Yeasterday I decided to tag my posts concerning papers from Open Access journals as a reminder of my gratitude to authors displaying this additional intelligence, Open Access publishing. The first use was for BMC.
By Catriona MacCallum, an interesting paper about”When Is Open Access Not Open Access?“, at PLoS Biology
A small bit here as a reminder.
BOX 1. THE BETHESDA STATEMENT ON OPEN-ACCESS PUBLISHING
This is taken from http://www.earlham.edu/~peters/fos/bethesda.htm.

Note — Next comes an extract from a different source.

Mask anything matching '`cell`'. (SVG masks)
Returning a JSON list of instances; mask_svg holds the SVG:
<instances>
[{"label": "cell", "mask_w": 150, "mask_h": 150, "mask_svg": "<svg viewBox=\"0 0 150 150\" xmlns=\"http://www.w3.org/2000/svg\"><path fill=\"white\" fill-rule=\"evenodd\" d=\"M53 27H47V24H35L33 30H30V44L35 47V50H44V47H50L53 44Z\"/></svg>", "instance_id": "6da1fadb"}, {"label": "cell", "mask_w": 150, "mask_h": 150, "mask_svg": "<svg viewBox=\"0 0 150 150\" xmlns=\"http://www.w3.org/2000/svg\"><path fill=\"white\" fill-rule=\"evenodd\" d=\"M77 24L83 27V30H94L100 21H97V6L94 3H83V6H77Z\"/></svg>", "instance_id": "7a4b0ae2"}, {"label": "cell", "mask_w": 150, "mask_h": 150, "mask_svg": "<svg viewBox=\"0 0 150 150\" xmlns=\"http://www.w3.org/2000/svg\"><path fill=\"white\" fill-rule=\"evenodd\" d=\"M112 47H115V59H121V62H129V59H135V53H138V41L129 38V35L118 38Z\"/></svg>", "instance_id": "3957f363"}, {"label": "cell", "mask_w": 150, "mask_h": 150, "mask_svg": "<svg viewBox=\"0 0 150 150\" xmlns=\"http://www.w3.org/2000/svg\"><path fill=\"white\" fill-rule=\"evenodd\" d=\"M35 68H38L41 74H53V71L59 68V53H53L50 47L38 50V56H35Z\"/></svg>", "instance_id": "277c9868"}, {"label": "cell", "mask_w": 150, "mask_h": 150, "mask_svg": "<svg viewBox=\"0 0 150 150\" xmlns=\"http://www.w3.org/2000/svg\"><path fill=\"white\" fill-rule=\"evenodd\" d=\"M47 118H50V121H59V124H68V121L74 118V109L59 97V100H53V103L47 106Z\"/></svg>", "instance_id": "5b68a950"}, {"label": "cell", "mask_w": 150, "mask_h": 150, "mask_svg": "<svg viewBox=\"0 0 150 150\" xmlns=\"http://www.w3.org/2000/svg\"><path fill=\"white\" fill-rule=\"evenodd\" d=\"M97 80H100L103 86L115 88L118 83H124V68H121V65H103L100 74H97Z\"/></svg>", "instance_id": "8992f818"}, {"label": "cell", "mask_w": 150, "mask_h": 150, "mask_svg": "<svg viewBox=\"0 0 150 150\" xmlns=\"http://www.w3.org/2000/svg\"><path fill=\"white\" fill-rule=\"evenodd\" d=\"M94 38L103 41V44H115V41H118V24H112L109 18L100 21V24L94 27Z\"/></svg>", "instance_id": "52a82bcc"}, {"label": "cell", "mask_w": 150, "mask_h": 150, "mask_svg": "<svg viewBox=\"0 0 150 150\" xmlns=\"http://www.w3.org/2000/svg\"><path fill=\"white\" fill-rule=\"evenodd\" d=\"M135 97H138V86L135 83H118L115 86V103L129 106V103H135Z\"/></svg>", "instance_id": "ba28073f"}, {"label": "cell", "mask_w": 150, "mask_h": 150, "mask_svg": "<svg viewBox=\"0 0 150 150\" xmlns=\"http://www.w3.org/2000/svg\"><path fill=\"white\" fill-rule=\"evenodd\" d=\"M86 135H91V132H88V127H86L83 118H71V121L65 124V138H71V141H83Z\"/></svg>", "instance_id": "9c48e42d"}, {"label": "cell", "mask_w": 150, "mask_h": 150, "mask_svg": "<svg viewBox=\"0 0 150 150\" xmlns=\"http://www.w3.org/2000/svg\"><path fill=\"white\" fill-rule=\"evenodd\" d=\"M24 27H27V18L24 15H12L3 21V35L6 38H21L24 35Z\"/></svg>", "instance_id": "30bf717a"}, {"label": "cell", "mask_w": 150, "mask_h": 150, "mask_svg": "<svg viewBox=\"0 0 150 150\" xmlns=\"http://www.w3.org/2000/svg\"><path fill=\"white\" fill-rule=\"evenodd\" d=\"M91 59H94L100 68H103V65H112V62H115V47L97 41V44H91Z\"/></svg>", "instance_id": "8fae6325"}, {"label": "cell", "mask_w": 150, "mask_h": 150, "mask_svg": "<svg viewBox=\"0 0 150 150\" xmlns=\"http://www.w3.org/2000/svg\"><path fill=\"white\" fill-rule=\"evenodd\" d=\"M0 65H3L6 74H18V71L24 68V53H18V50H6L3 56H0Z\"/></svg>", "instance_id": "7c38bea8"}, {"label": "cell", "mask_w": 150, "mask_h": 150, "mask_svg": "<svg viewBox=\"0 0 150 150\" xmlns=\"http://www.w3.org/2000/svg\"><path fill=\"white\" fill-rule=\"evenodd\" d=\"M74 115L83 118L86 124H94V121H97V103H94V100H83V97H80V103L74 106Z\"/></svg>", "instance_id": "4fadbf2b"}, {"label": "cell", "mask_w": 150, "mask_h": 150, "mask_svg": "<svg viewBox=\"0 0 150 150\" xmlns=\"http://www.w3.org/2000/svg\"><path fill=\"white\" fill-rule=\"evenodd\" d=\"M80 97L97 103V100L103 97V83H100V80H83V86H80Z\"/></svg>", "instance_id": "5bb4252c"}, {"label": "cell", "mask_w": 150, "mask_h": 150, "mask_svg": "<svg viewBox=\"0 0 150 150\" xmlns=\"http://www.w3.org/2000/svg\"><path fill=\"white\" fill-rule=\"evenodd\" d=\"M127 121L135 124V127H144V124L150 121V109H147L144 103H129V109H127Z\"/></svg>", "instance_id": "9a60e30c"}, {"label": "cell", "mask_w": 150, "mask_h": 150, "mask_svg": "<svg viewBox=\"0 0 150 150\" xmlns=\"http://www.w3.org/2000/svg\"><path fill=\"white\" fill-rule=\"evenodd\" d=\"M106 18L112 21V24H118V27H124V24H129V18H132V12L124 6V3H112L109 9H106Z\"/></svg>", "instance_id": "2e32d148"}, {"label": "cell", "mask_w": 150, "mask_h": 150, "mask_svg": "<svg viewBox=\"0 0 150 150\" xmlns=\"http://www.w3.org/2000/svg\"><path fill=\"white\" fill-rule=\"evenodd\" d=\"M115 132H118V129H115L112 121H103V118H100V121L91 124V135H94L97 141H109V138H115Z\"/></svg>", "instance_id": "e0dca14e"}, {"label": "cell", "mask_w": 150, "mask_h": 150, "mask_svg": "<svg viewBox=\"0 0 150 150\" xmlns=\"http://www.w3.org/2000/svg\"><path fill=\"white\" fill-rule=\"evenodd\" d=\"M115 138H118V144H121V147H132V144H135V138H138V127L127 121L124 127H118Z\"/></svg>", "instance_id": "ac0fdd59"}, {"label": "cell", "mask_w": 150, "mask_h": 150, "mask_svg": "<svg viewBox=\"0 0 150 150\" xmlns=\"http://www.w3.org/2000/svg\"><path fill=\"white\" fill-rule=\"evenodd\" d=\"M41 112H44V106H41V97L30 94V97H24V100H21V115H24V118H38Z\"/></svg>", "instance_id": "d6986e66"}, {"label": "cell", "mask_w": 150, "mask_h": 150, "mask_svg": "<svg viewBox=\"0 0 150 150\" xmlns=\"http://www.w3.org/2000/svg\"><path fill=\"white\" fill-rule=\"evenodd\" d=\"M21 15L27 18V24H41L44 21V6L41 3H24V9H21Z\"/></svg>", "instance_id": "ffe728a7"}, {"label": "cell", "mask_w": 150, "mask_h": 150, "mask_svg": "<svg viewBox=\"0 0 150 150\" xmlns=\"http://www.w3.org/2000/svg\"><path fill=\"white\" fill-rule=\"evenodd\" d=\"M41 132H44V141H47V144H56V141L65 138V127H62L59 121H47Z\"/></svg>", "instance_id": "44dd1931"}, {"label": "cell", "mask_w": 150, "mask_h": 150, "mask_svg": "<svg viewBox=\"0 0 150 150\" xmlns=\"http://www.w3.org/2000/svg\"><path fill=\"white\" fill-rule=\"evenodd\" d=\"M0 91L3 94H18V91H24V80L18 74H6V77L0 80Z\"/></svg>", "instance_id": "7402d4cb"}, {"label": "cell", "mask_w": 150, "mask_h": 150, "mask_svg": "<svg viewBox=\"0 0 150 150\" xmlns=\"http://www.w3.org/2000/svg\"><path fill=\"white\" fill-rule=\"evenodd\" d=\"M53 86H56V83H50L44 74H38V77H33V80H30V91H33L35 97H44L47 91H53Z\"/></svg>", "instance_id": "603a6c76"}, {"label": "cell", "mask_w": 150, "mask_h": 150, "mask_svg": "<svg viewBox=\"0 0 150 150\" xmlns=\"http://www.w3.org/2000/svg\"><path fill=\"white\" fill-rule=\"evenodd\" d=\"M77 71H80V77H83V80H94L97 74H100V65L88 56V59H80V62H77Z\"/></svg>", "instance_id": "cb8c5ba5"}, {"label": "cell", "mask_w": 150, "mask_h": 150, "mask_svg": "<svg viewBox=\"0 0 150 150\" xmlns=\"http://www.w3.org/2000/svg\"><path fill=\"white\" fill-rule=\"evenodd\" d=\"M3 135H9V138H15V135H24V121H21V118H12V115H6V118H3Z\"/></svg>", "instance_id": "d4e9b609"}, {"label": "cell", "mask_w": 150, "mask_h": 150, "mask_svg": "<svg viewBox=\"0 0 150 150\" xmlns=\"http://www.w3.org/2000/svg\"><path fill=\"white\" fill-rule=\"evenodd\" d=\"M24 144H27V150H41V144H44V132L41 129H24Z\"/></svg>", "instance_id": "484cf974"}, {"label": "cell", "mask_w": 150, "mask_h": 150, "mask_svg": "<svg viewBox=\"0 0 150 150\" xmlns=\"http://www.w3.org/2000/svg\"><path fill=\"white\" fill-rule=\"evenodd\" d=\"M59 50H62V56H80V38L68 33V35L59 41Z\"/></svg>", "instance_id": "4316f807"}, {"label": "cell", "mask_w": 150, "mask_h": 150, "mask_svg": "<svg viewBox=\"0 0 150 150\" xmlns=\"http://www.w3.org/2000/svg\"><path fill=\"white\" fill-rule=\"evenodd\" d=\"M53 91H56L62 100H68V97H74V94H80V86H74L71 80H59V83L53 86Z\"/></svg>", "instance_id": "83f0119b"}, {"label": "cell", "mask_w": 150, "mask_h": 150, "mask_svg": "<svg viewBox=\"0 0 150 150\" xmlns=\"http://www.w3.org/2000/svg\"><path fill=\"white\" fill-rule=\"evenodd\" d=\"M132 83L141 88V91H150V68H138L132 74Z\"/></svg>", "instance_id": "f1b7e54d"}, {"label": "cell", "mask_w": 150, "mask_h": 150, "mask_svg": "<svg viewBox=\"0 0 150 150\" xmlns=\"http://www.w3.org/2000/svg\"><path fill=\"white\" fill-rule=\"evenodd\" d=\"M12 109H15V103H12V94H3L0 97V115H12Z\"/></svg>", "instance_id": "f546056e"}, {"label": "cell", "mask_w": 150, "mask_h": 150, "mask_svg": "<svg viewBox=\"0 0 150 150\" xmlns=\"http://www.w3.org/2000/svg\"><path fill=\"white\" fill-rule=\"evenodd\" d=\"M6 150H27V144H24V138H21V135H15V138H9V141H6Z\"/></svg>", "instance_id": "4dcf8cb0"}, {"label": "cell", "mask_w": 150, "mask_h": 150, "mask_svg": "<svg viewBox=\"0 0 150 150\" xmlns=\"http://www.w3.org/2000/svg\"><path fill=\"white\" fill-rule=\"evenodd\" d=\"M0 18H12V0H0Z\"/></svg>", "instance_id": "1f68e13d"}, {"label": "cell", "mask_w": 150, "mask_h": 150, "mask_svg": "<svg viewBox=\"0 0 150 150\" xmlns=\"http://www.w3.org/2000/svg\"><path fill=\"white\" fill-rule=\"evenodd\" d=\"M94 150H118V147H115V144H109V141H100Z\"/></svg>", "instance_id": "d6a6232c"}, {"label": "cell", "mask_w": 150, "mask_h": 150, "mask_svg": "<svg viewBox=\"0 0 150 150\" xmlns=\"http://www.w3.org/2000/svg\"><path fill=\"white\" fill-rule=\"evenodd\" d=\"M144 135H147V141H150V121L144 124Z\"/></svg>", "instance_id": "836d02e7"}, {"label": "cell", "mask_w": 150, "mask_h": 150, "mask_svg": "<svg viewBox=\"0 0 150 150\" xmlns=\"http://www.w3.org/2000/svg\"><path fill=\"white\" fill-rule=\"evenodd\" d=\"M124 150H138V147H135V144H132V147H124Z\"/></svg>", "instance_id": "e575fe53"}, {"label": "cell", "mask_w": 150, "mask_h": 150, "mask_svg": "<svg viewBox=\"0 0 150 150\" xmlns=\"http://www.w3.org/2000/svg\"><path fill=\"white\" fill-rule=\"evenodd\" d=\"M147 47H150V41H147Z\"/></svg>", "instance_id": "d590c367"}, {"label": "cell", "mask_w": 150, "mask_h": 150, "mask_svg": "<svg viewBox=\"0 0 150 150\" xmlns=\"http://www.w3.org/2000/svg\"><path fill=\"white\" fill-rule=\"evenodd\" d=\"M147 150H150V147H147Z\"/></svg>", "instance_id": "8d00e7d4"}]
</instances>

An Open Access Publication1 is one that meets the following two conditions:
- The author(s) and copyright holder(s) grant(s) to all users a free, irrevocable, worldwide, perpetual right of access to, and a license to copy, use, distribute, transmit and display the work publicly and to make and distribute derivative works, in any digital medium for any responsible purpose, subject to proper attribution of authorship2, as well as the right to make small numbers of printed copies for their personal use.
- A complete version of the work and all supplemental materials, including a copy of the permission as stated above, in a suitable standard electronic format is deposited immediately upon initial publication in at least one online repository that is supported by an academic institution, scholarly society, government agency, or other well-established organization that seeks to enable open access, unrestricted distribution, interoperability, and long-term archiving (for the biomedical sciences, PubMed Central is such a repository).
1Open access is a property of individual works, not necessarily journals or publishers.